Gallery | Top Deep Space Pix 2011 | Cosmic collision celebrates Hubble's anniversary

Cosmic collision celebrates Hubble's anniversary
Galaxies are big. Tens or even hundreds of thousands of light years across, they alone in the Universe have a size that isn't dwarfed to insignificance compared to the distance between them. Put it this way: You could line up 11,000 Earths between the actual Earth and the Sun. It would take 30 million Suns to fill the gap between us and Alpha Centauri, the nearest star. But fewer than 30 Milky Ways would fit between us and our big spiral neighbor, the Andromeda galaxy.

Because they're big, sometimes galaxies get close together. Too close. Close enough that their gravity can affect each other, drawing out long arms of gas and stars, distorting each other into weird and beautiful shapes. It happens a lot.
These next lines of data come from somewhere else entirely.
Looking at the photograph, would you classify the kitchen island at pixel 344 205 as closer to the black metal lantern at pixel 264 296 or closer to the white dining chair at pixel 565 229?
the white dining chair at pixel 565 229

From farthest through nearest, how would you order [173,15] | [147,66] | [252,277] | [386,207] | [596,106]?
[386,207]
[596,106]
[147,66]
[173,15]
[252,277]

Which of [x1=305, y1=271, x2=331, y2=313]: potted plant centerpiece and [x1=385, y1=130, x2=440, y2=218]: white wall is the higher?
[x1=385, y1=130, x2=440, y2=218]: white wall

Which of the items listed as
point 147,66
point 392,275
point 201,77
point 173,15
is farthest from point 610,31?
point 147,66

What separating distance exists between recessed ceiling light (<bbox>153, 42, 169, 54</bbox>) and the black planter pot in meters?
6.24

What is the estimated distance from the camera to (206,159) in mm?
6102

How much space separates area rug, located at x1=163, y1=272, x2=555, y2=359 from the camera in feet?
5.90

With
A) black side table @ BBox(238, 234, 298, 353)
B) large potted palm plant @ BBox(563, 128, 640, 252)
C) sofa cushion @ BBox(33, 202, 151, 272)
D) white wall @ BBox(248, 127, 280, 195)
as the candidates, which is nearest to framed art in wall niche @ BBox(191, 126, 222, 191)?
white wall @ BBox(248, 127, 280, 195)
Such is Arp 273, seen here in a Hubble image taken to celebrate the observatory's 20th anniversary in space. These two big galaxies passed each other in the recent past (like, a few million years ago). Both were probably normal enough before the encounter, but are now twisted and asymmetric. Reds and yellows are dust and old stars, and blue is where the recent collision has spurred star formation. And you might think this is a remote event that doesn't affect us at all - and at 300 million light years distant, you're right - but keep in mind that a similar fate awaits us and Andromeda... in a billion years or two.